Entre la communion Romaine & la Grècque règne une haine décidée, que les ministres de ces religions ne cessent de fomenter. Les deux partis racontent, l'un de l'autre, milles anecdotes scandaleuses. Les églises des Latins sont pauvres, mais assez propres: celles des Grècs sont aussi pauvres, & de plus d'une malpropreté honteuse. Dans une ville de la MORLACHIE, j'ai vu un prêtre, assis par terre à la place devant l'église, écouter la confession des femmes qui s'étoient mises à genoux à ses côtés: posture singuliere, qui indique l'innocence des manières de ce bon peuple. Ils marquent aux ministres des autels une vénération profonde, une soumission entière & une confiance sans bornes. Souvent ces ministres traitent militairement leurs ouailles, & les corrigent par des coups de bâton. Sur ce procédé, comme sur les pénitences publiques, ils s'appuyent de l'exemple de l'église primitive.

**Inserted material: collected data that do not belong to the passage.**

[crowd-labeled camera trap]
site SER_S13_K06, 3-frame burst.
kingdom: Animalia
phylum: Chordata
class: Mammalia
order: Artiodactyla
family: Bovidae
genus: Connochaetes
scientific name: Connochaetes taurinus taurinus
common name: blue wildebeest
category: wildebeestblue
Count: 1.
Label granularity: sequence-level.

Les prêtres abusent encore de la crédulité & de la confiance des pauvres Montagnards, en leur vendant chèrement des billets superstitieux & d'autres drogues de cette espéce. Ils écrivent d'une manière singuliere dans ces billets, appelles Zapiz, le nom de quelque saint; quelquefois ils en copient d'anciens, en y ajoutant quelque absurdité de leur propre invention. Ils attribuent à ces Zapiz à peu près les mêmes vertus, que les Basilidens attribuèrent à leurs monstrueuses amuletes. Pour se préserver ou pour se guérir de quelques maladies, les Morlaques les portent cousus à leur bonnet: souvent, dans le même but, ils les attachent aux cornes de leur bétail. Le profit considérable, que les prêtres tirent de ces paperasses, les engage à prendre toutes les mésures possibles pour en maintenir le crédit, malgré les fréquentes preuves de leur inutilité, dont ceux, qui s'en servent, ne manquent pas de s'appercevoir. Il est remarquable, que les Turcs même du voisinage accourent pour avoir de ces billets des prêtres Chrétiens; ce qui augmente encore le débit de cette marchandise.

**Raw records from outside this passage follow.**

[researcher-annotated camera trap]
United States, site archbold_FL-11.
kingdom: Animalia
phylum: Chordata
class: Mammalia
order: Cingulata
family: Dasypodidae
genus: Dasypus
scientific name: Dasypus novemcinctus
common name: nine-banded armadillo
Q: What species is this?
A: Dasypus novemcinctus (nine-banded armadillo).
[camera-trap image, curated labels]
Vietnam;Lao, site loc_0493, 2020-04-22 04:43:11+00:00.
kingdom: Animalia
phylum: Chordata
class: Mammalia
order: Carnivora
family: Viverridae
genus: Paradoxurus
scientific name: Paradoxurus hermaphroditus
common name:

Un autre point de la superstition Morlaque; qui cependant n'est pas entièrement inconnue parmi le peuple en Italie, c'est une vertu particulière contre l'épilepsie & plusieurs maladies, attribuée aux médailles de cuivre & d'argent du Bas-Empire, ou aux monnoyes Vénitiennes du moyen âge, qui passent généralement pour être des médailles de Sainte Hélene. Ils attribuent la même vertu aux monnoyes Hongroises, appellées Petizze, quand leur revers représente la Sainte Vierge, portant l'enfant Jésus sur le bras droit.
Les Turcs voisins, qui portent dévotement ces zapiz superstitieux, & qui présentent des offrandes, ou font dire la messe, devant les images de la sainte Vierge (actions surement contraires aux préceptes de l'Alcoran), tombent dans une contradiction manifeste, en ne voulant pas répondre au salut, usité parmi les habitans des bords de la mer, buaglian Issus; loué soit Jésus. Par cette raison les voyageurs vers les frontières se saluent réciproquement, en disant, buaglian Bog, Dieu soit loué.

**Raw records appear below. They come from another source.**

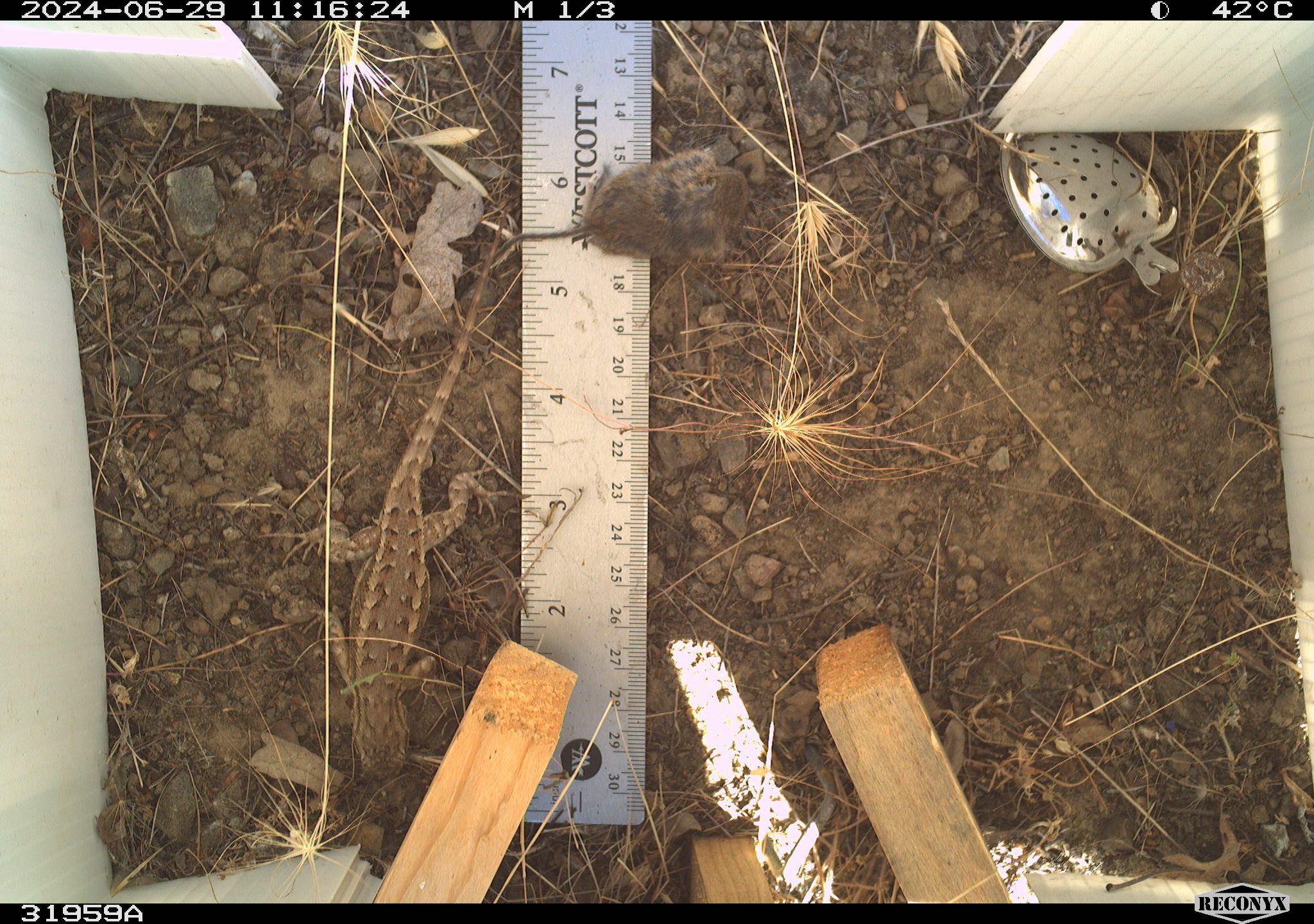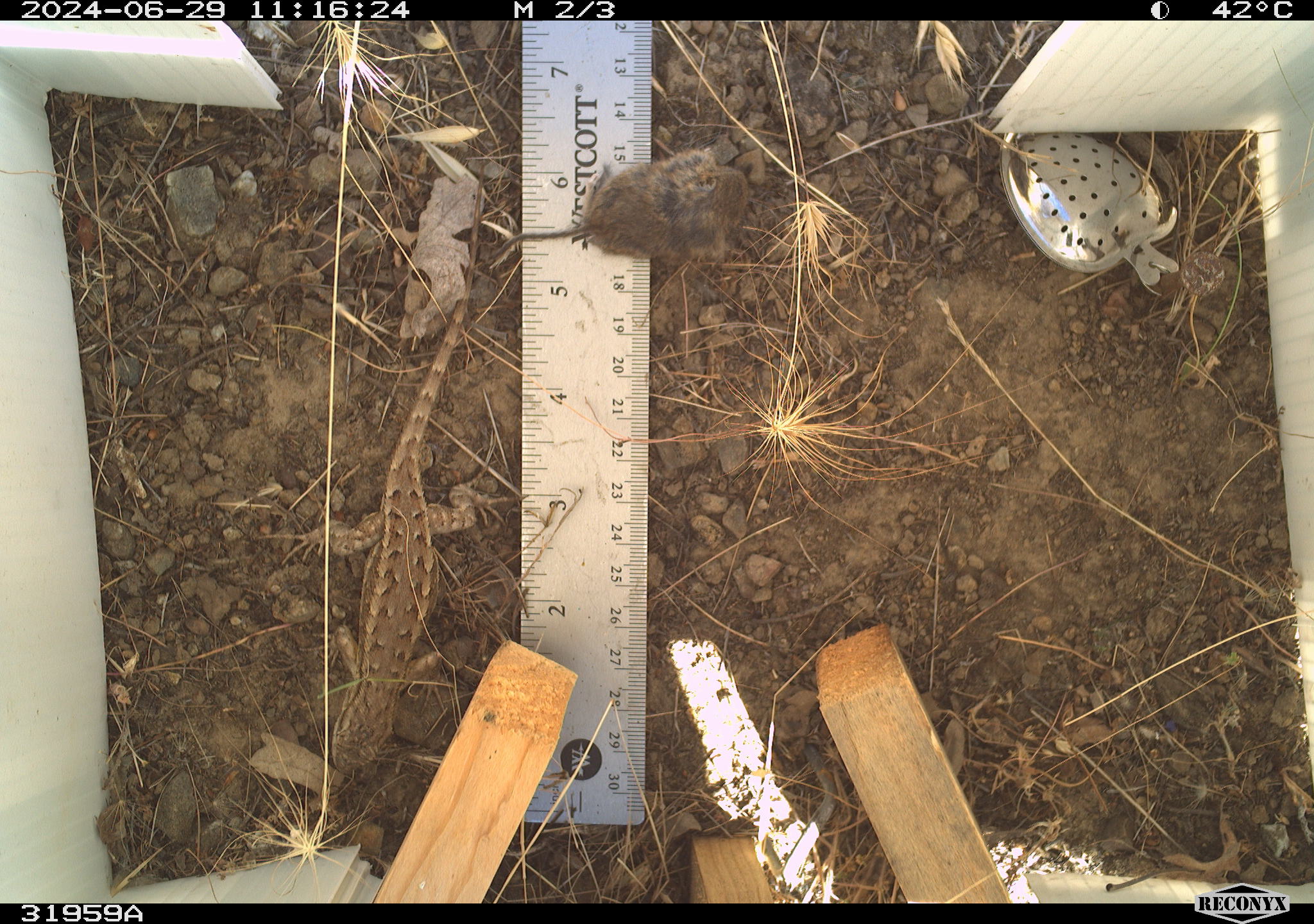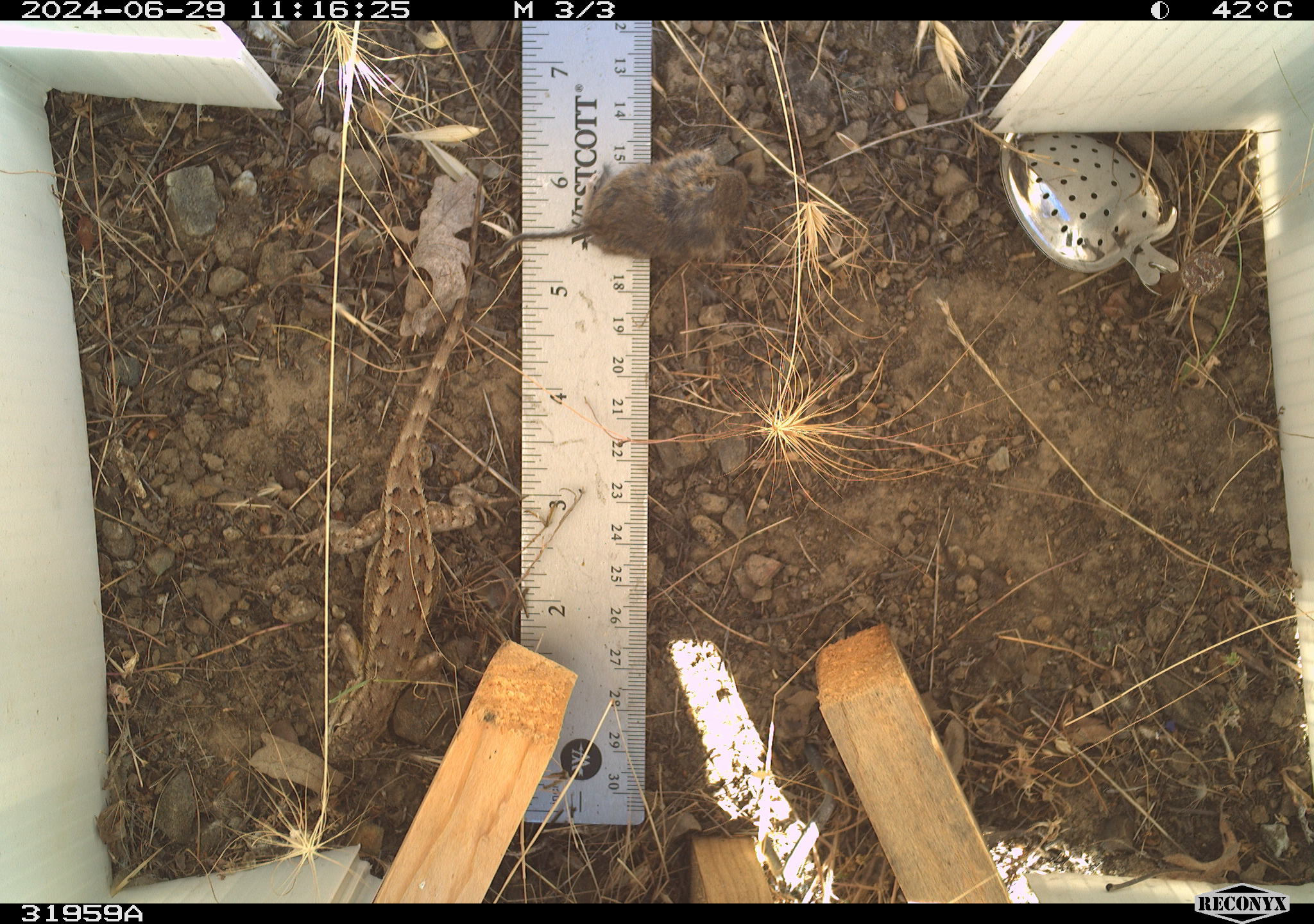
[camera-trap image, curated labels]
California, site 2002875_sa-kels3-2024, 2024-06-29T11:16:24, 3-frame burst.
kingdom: Animalia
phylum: Chordata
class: Reptilia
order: Squamata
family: Phrynosomatidae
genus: Sceloporus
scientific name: Sceloporus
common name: spiny lizards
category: sceloporus species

Des manières des MORLAQUES.
L'innocence de la liberté, naturelle aux peuples pasteurs, se conservent en Morlachie; où l'on en observe, au moins, des vestiges frapants dans les endroits éloignés des côtés maritimes. La cordialité n'y est gênée par aucuns égards, & elle se montre à découvert sans distinction des circonstances. Une belle fille Morlaque rencontre en chemin un compatriote, & l'embrasse affectueusement sans penser à mal. J'ai vu les femmes, les filles, les jeunes gens, & les vieillards, se baiser tous entre eux, à mésure qu'ils s'assembloient sur la place de l'église; en sorte que toute une ville paroissoit composée d'une seule famille. Cent fois j'ai observé la même chose aux marchés des villes, où les Morlaques viennent vendre leurs denrées.
Les jours de fête, outre le baiser, ils se permettent encore de certaines libertés, que nous trouverions peu décentes: mais qu'ils ne regardent pas comme telles, en disant, que ce sont des badinages sans conséquence. Par ces badinages, cependant, commencent à l'ordinaire leurs amours, qui, quand les amants sont d'accord, finissent, souvent par des enlèvemens. Il arrive rarement qu'un Morlaque déshonore une fille, ou l'enlève contre sa volonté. Dans un cas semblable, elle seroit surement une belle défense, puisque dans ces pays le sexe cède de peu aux hommes en force & en courage. Presque toujours une fille fixe elle-même l'heure & le lieu de son enlèvement. Elle le fait pour se délivrer d'une foule d'amants, auxquels elle a donné peut-être des promesses, ou desquels elle a reçu quelques présens galans, comme une bague de laiton, un petit couteau, ou telle autre bagatelle.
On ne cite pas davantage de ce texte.